What to do: What should come back is the data below, word for word, minus any picture.

##### Dataset

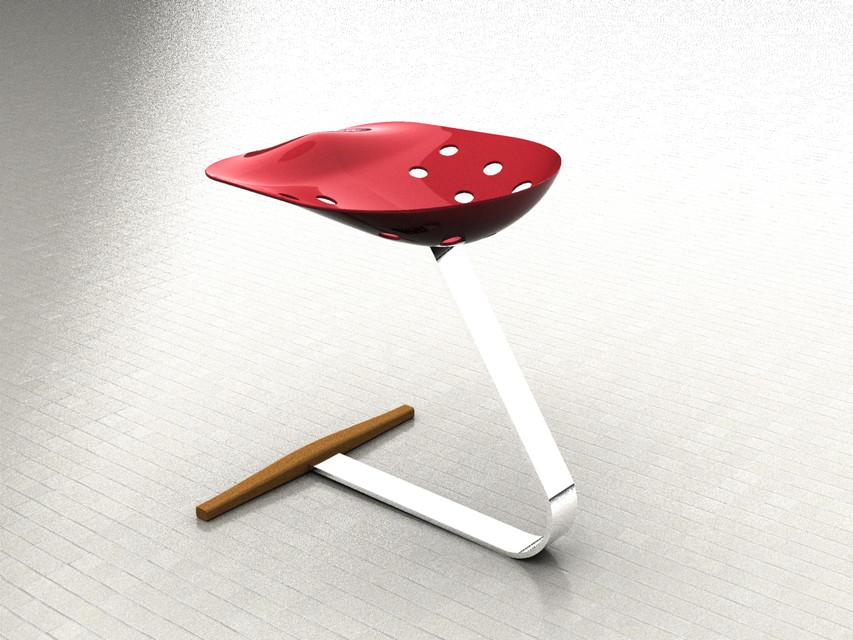 Sgabello mezzadro by castiglioni d cad model library grabcad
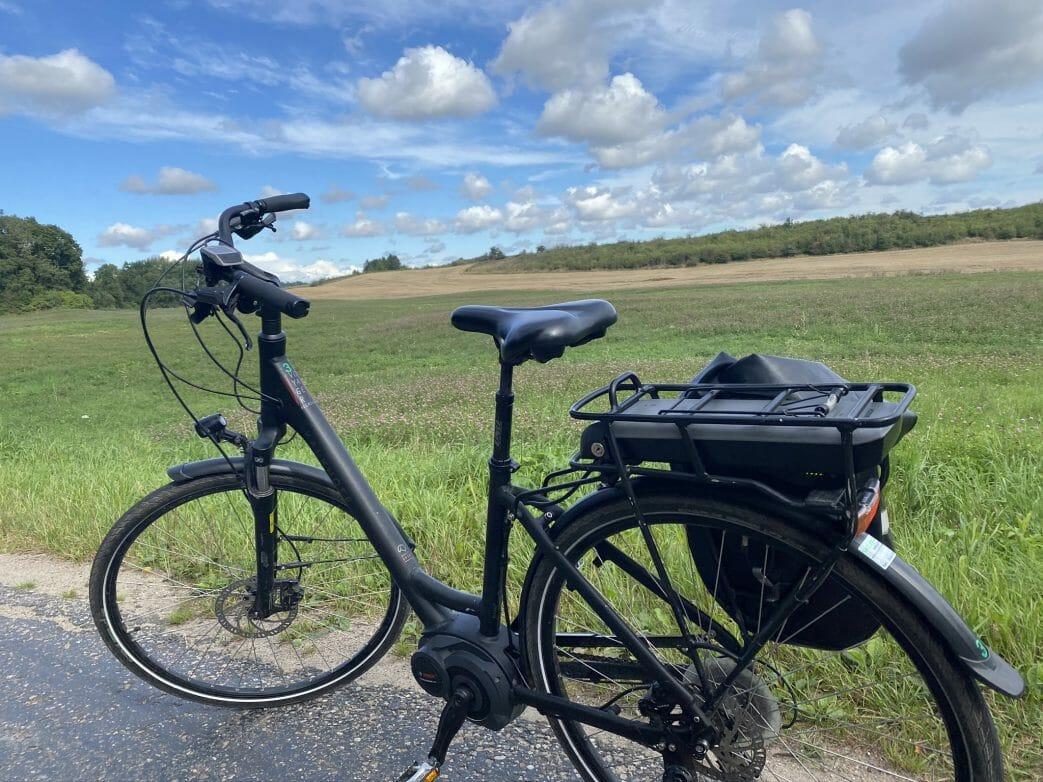 Mein Fahrrad während der Tour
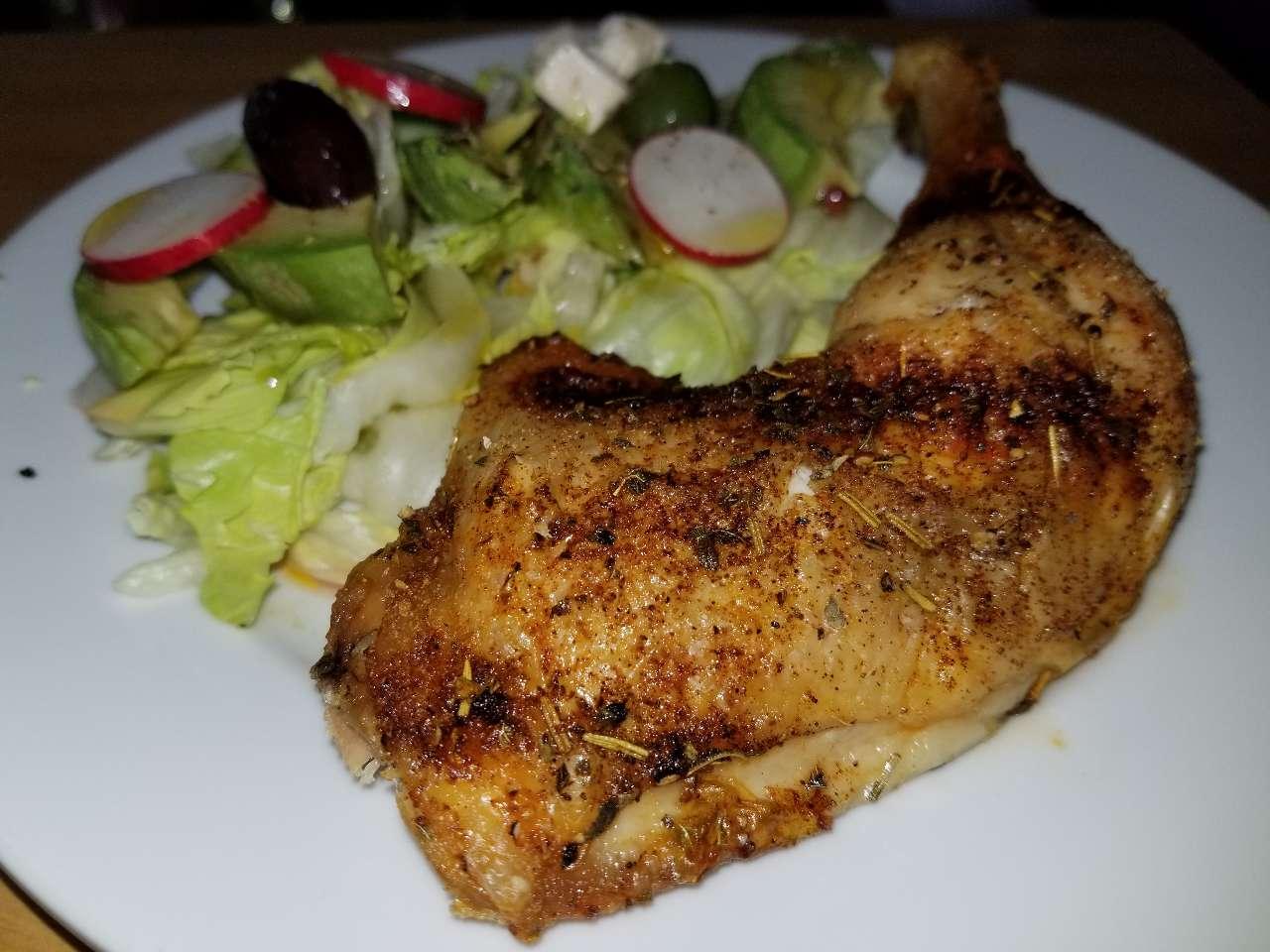 Happy Sunday Quick Simple Dinner Tonightbaked Chicken Leg Quarter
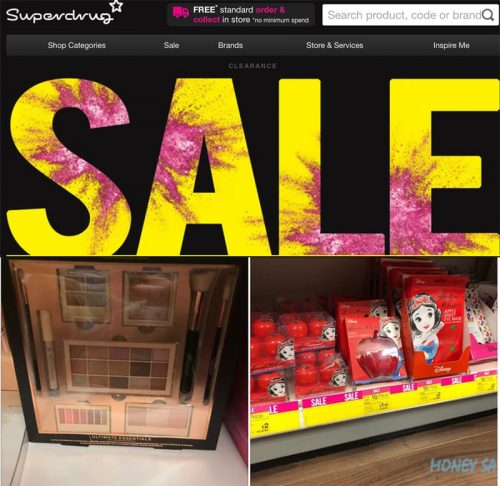 Superdrug Perfume and Makeup Clearance Sale – Dansway UK Deals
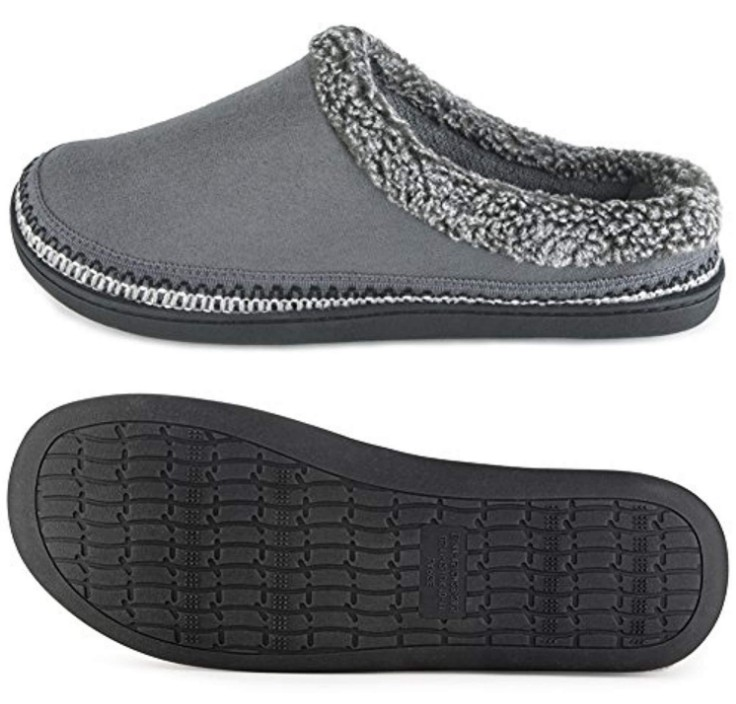 Men/'s Microsuede Devin Slip On Slipper with with Cooling Memory Foam for Indo...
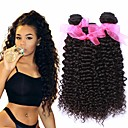 povoljno Audio kabeli-3 paketa Brazilska kosa Kinky Curly Virgin kosa 100% Remy kose tkanja Bundle Headpiece Ljudske kose plete Produžetak 8-28 inch Prirodna boja Isprepliće ljudske kose novorođenče Klasični Novi Dolazak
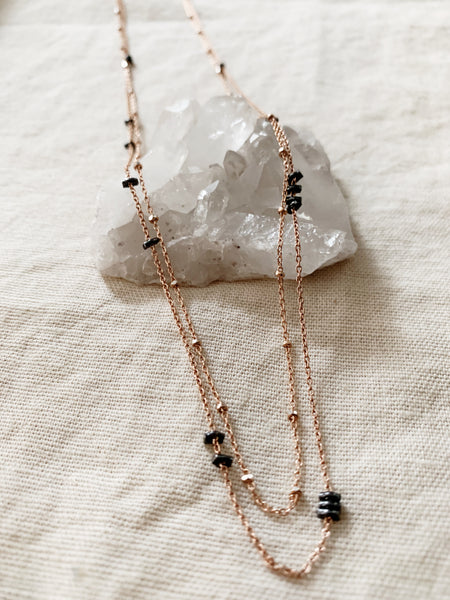 Rebecca Scott: Rose + Black Long Necklace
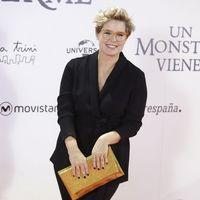 ¿Te unes tú también al mensaje de Tania Llasera para Zara? #MasTalla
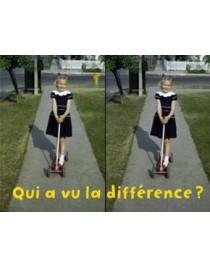 Qui a vu la différence?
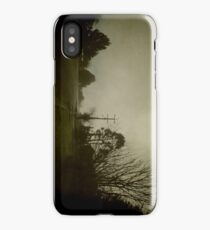 Wintery Streetscape  iPhone Case/Skin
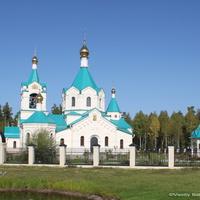 Гусь-Хрустальный,  ул. Транспортная, церковь Николая Чудотворца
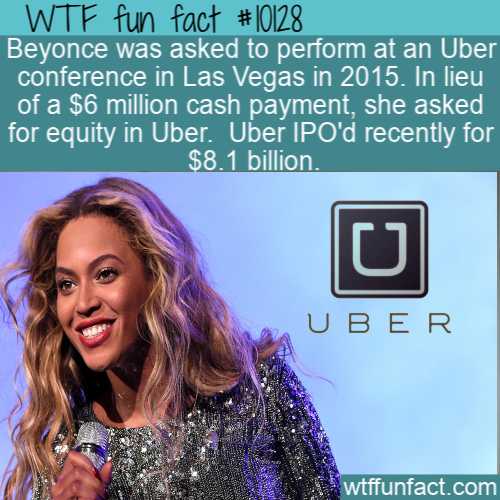 WTF Fun Fact - Brainy Beyonce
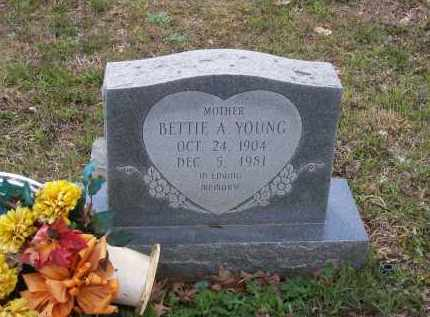 YOUNG, BETTIE ANN - Lawrence County, Arkansas | BETTIE ANN YOUNG - Arkansas Gravestone Photos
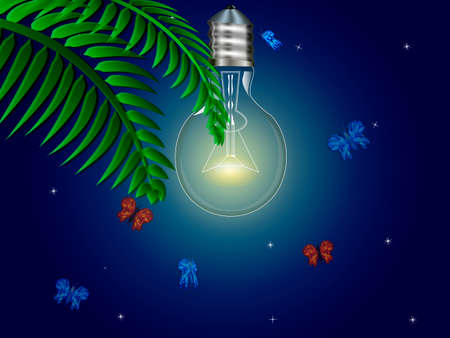 One electric bulbs switched on night. Night butterflies and a branch of a palm tree. Vector illustration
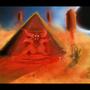 Blood God by Stellarian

##########

Result of the exercise:
 Sgabello mezzadro by castiglioni d cad model library grabcad
 Mein Fahrrad während der Tour
 Happy Sunday Quick Simple Dinner Tonightbaked Chicken Leg Quarter
 Superdrug Perfume and Makeup Clearance Sale – Dansway UK Deals
 Men/'s Microsuede Devin Slip On Slipper with with Cooling Memory Foam for Indo...
 povoljno Audio kabeli-3 paketa Brazilska kosa Kinky Curly Virgin kosa 100% Remy kose tkanja Bundle Headpiece Ljudske kose plete Produžetak 8-28 inch Prirodna boja Isprepliće ljudske kose novorođenče Klasični Novi Dolazak
 Rebecca Scott: Rose + Black Long Necklace
 ¿Te unes tú también al mensaje de Tania Llasera para Zara? #MasTalla
 Qui a vu la différence?
 Wintery Streetscape  iPhone Case/Skin
 Гусь-Хрустальный,  ул. Транспортная, церковь Николая Чудотворца
 WTF Fun Fact - Brainy Beyonce
 YOUNG, BETTIE ANN - Lawrence County, Arkansas | BETTIE ANN YOUNG - Arkansas Gravestone Photos
 One electric bulbs switched on night. Night butterflies and a branch of a palm tree. Vector illustration
 Blood God by Stellarian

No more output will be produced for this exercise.